23.02.2021
STEFAN MICKISCH VERSTORBEN
Er galt als König der Gesprächskonzerte und genoss Kultstatus nicht nur unter Wagner- und Romantikfans, von Zürich bis Wien und natürlich in Bayreuth. Auch in Gießen hatte er unter unserem Theaterpublikum treue Fans, die ihn teilweise über die gesamten 14 Jahre seiner Auftritte hier am Haus begleiteten.
Zum ersten Mal konnten wir Stefan Mickisch 2007 im Rahmen unseres 100-jährigen Stadttheater-Jubiläums erleben. Schon damals war er für seine unverwechselbare Art des „lebenden Opernführers“ während der Bayreuther Festspiele bekannt – und damit für uns der ideale Partner für unser ehrgeiziges Mammutprojekt WAGNERS RING – leicht gekürzt. Nach Gießen ließ er sich nicht etwa durch ein besonderes Honorar locken. Seine erste Frage galt dem Instrument, auf dem erspielten sollte. Wie gut, dass wir schon damals mit einem gepflegten Steinway-Konzertflügel punkten konnten. Unter der musikalischen Leitung des damaligen GMDs Carlos Spierer musizierten dann in dieser konzertanten Aufführung ein hochkarätiges Solisten-Ensemble und das Philharmonische Orchester Gießen. Stefan Mickisch führte vom Flügel aus durch sechs Stunden Wagner pur: als Erzähler, als Erklärer, als Pianist – stets im Dialog mit dem Publikum und in musikalischer Gemeinschaft mit allen Beteiligten. Die so entstandenen, inzwischen legendären RING-Aufführungen, die das Publikum mit Standing Ovations „krönte“ und in einhelligen Jubel ausbrach, „zauberten ein Hauch von Bayreuth ins Stadttheater“.
In den Jahren danach folgten Gesprächskonzerte zu HOFFMANNS ERZÄHLUNGEN, DER FLIEGENDE HOLLÄNDER, TRISTAN UND ISOLDE und ARIADNE AUF NAXOS, zudem ein Richard Strauss-Abend sowie zuletzt sein Programm, in dem er TONARTEN UND STERNZEICHEN zum Gegenstand eines unterhaltsamen Programms über Himmelskörper und die damit korrelierenden Klänge machte.
Wer ihn erlebte war gleichermaßen beeindruckt von dem begnadeten Spiel des Klaviervirtuosen wie von der Art seiner Darbietung: Mickisch beherrschte die von ihm präsentierten Werke des Musiktheaters und der Konzertliteratur bis in deren thematische Grundwurzeln – und das Meiste hatte er auswendig im Kopf, was es ihm erlaubte, frei zu sprechen und nach Bedarf Leitmotive oder verborgene Zusammenhänge aus den Tasten zu zaubern.
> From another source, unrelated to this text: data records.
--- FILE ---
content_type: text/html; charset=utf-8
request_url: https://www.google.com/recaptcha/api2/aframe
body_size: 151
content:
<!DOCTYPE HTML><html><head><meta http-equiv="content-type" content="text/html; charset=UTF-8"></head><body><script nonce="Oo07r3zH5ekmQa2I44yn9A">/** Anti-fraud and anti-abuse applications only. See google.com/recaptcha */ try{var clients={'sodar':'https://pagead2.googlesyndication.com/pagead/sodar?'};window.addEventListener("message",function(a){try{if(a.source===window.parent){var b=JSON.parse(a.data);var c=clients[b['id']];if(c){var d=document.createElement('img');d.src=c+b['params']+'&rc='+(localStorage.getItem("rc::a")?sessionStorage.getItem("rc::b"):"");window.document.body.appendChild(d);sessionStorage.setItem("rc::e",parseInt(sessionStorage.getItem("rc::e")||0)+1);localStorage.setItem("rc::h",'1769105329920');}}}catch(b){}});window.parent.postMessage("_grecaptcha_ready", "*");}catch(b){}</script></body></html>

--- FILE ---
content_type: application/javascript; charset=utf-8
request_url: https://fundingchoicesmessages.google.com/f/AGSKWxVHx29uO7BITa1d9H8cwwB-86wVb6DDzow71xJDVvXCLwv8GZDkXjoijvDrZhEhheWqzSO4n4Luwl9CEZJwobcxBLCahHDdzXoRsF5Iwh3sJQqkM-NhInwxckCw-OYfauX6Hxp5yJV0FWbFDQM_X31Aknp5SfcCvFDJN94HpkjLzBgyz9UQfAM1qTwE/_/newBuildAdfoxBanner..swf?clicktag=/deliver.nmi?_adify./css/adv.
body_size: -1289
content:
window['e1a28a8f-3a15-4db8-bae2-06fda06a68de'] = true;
In saloppem Plauderton vermittelte Mickisch – stets auf hohem intellektuellen Niveau – die Hintergründe zu den komplexesten Werken anschaulich und machte diese auch für normale Musikinteressierte nachvollziehbar.
Und auch wenn Entwicklungen der letzten Jahre ihn partiell manchmal verzweifeln ließen und er seinen sehr eignen, sehr streitbaren Gedankengängen zu kulturpolitischen Themen, Umweltfragen oder in letzter Zeit insbesondere auch zum Umgang mit Corona freien Lauf ließ – und sich dabei teilweise verhoben hat –, worüber wir naturgemäß auch sehr angeregt streiten konnten, so bleibt Stefan Mickisch einer der ganz wichtigen Wegbegleiter unserer musikalischen Arbeit der letzten Jahre. Wir werden ihn sehr vermissen. Nie wieder werden ZuhörerInnen im Theaterpark unter dem Fenster stehen bleiben und lauschen können, wenn er sich im Repetitionszimmer im 2. Stock einspielt. Es geht ein wirklicher Freund des Stadttheaters, der niemals einen Unterschied zwischen großen Opernfestspielen und seinem Gießener Publikum machte.